═════ GIVEN ENTRIES ═════

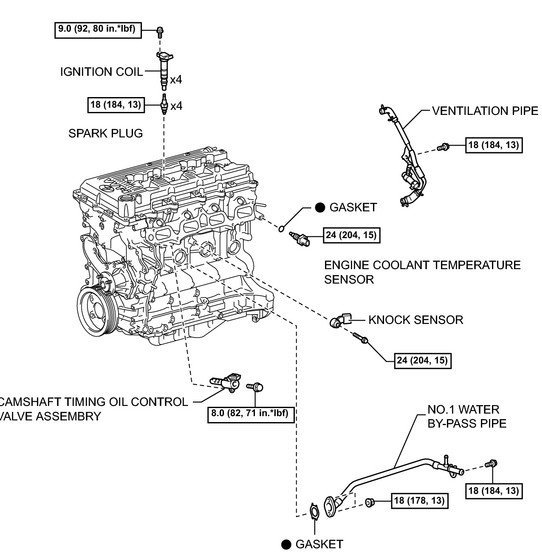 9.0 (92, 80 in.*lbf)

IGNITION COIL

x4

18 (184, 13)

x4

SPARK PLUG

VENTILATION PIPE

18 (184, 13)

● GASKET

24 (204, 15)

ENGINE COOLANT TEMPERATURE SENSOR

KNOCK SENSOR

24 (204, 15)

CAMSHAFT TIMING OIL CONTROL VALVE ASSEMBRY

8.0 (82, 71 in.*lbf)

NO.1 WATER BY-PASS PIPE

18 (184, 13)

18 (178, 13)

● GASKET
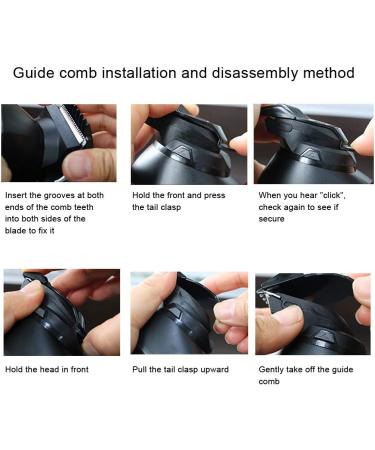 Guide comb installation and disassembly method

Insert the grooves at both ends of the comb teeth into both sides of the blade to fix it

Hold the front and press the tail clasp

When you hear "click", check again to see if secure

Hold the head in front

Pull the tail clasp upward

Gently take off the guide comb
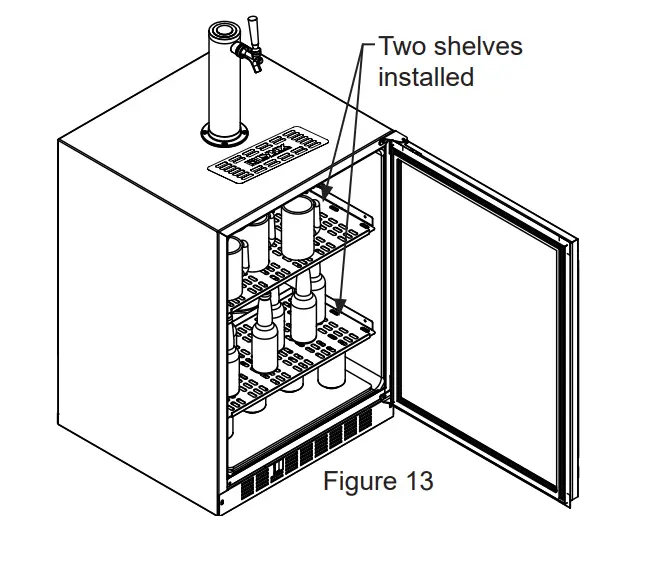 Two shelves installed

Figure 13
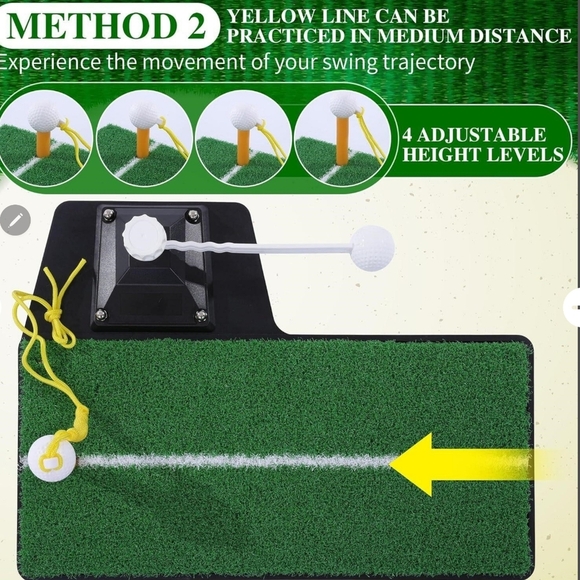 METHOD 2
YELLOW LINE CAN BE PRACTICED IN MEDIUM DISTANCE

Experience the movement of your swing trajectory

4 ADJUSTABLE HEIGHT LEVELS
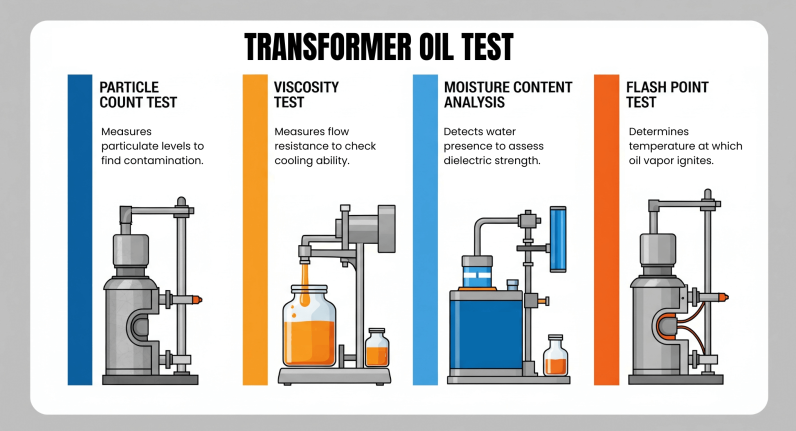 TRANSFORMER OIL TEST

PARTICLE COUNT TEST

Measures particulate levels to find contamination.

VISCOSITY TEST

Measures flow resistance to check cooling ability.

MOISTURE CONTENT ANALYSIS

Detects water presence to assess dielectric strength.

FLASH POINT TEST

Determines temperature at which oil vapor ignites.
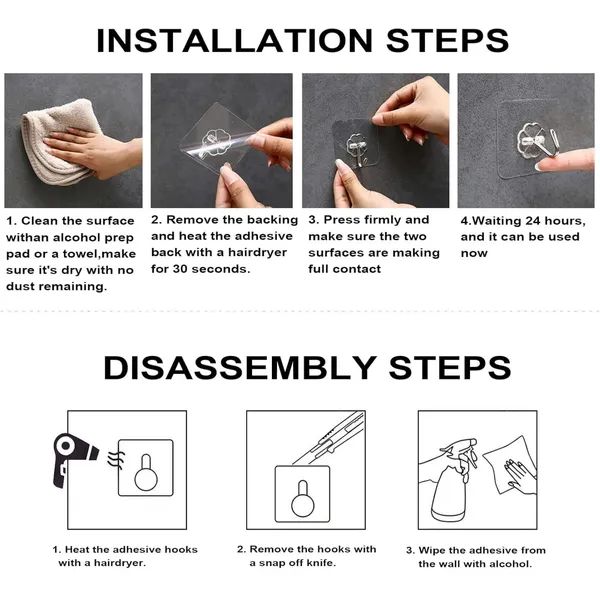 INSTALLATION STEPS

1. Clean the surface withan alcohol prep pad or a towel,make sure it's dry with no dust remaining.

2. Remove the backing and heat the adhesive back with a hairdryer for 30 seconds.

3. Press firmly and make sure the two surfaces are making full contact

4.Waiting 24 hours, and it can be used now

DISASSEMBLY STEPS

1. Heat the adhesive hooks with a hairdryer.

2. Remove the hooks with a snap off knife.

3. Wipe the adhesive from the wall with alcohol.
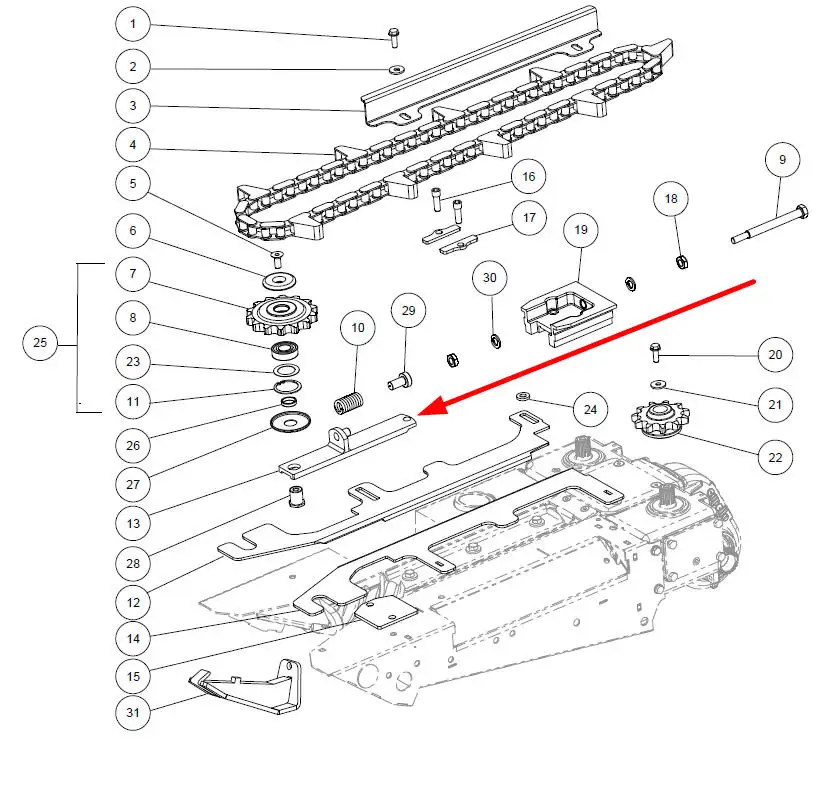 1
2
3
4
5
6
7
8
23
11
26
27
13
28
12
14
15
31
25
16
17
10
29
30
19
18
9
20
21
24
22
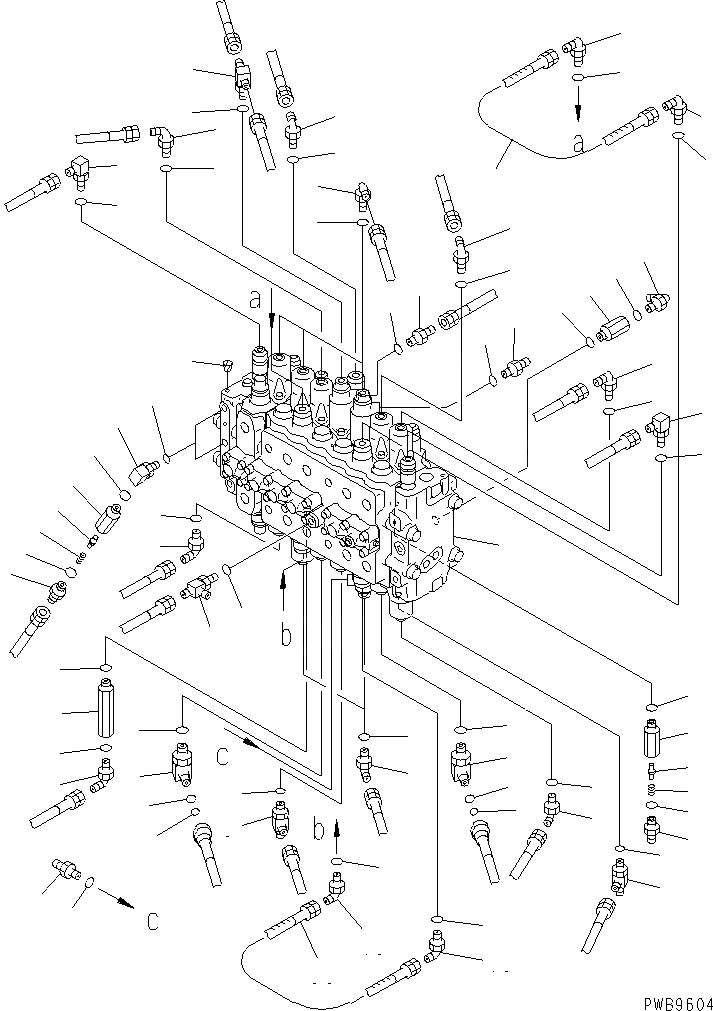 a
a
b
c
b
c
PWB9604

═════

PROBLEM REQUIREMENTS ▸
In the entries above, find each line with the word "Remove" and show it.

RESULT BELOW ▸
2. Remove the backing and heat the adhesive back with a hairdryer for 30 seconds.
2. Remove the hooks with a snap off knife.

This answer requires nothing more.